Search Key Generation (Smart Retrieval)

The agent generates multiple variations of your query to improve retrieval. User asks: “What is the vision of the oil & gas regulator?” Agent generates multiple search keys:

Original: “What is the vision of the oil & gas regulator?”
Keywords: “vision oil gas regulator”
Reformulated: “oil gas regulator vision definition”
Alternate: “oil gas regulator vision explanation”

Then searches with ALL of them and combines results!
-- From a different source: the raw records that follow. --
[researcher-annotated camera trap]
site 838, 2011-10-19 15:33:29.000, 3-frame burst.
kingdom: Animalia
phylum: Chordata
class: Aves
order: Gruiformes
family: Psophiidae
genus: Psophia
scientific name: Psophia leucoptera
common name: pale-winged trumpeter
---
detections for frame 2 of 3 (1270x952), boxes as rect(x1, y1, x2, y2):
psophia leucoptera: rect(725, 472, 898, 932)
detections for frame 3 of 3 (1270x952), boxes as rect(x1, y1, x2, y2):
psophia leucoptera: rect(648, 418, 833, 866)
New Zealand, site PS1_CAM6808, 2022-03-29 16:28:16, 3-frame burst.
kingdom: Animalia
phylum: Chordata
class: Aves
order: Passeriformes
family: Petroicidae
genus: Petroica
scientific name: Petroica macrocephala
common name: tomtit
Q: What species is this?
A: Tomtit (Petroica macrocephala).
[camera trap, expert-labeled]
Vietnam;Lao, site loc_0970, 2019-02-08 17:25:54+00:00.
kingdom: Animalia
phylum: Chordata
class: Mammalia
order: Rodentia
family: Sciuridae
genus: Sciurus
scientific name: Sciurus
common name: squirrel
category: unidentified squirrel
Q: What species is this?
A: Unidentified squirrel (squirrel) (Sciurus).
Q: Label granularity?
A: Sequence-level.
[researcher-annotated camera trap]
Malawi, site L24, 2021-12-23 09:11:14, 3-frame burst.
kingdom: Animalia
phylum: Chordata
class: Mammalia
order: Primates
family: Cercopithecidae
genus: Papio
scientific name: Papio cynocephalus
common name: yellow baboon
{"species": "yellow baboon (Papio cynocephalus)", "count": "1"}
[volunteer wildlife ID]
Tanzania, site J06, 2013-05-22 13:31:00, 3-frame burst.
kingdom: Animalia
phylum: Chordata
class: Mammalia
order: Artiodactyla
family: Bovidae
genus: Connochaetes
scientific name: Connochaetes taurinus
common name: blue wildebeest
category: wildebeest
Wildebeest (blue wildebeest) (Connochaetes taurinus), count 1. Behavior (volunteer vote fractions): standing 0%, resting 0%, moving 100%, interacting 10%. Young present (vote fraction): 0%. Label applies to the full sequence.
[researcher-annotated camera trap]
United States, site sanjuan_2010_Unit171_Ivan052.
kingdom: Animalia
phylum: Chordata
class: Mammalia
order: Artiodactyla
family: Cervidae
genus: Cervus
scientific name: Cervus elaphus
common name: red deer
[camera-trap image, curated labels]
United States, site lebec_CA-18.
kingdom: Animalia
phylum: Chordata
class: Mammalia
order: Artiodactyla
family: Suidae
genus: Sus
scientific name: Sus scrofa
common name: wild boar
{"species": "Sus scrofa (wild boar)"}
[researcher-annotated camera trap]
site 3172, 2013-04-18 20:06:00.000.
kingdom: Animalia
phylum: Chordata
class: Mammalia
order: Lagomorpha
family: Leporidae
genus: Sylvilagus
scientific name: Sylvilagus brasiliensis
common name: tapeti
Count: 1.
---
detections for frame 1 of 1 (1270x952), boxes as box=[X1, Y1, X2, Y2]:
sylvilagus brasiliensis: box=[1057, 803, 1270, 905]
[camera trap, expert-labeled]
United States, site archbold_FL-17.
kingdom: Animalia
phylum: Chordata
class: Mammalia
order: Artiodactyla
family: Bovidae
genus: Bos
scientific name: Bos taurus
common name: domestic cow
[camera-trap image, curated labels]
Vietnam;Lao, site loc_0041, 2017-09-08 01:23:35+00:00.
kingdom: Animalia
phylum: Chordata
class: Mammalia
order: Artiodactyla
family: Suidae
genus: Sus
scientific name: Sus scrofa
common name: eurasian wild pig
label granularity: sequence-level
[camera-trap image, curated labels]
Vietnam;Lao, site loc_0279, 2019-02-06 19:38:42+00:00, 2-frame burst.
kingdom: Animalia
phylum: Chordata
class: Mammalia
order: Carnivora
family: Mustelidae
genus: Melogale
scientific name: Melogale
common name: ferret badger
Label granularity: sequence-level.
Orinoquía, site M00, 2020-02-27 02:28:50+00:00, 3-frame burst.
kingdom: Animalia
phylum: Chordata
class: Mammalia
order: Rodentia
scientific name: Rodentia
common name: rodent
# This happens in _generate_search_keys method
def _generate_search_keys(self, query: str) -> List[str]:
    keys = [query]  # Original

    # Extract keywords (remove stop words)
    words = query.lower().split()
    keywords = [w for w in words if w not in STOP_WORDS and len(w) > 2]
    keys.append(" ".join(keywords))

    # Add reformulations
    if query.lower().startswith("what is"):
        topic = query[8:].strip("?").strip()
        keys.append(f"{topic} definition")
        keys.append(f"{topic} explanation")

    return keys

Impact on retrieval:

Increases recall by matching different phrasings
Compensates for keyword mismatches
Trade-off: More compute (multiple searches) for better coverage

Advanced Patterns

Pattern 1: Multi-Document Synthesis

Example
Execution
Implementation

agent.process_query(
    "Compare safety protocols in oil manual vs gas manual. "
    "What are the key differences?"
)

Agent reasoning:
Query both documents for "safety protocols"
Extract relevant sections from each
Synthesize comparative analysis
Cite both sources in response

The query_documents tool searches across ALL indexed documents by default. The LLM receives chunks from multiple sources and synthesizes them.For more control:

# Query specific files
result = agent.execute_tool("query_specific_file", {
    "file_path": "oil-manual.pdf",
    "query": "safety protocols"
})

Pattern 2: Contextual Follow-ups

Example
How It Works

# Initial query
agent.process_query("What are the installation requirements?")
# Response: "Python 3.10+, 8GB RAM, 50GB disk..."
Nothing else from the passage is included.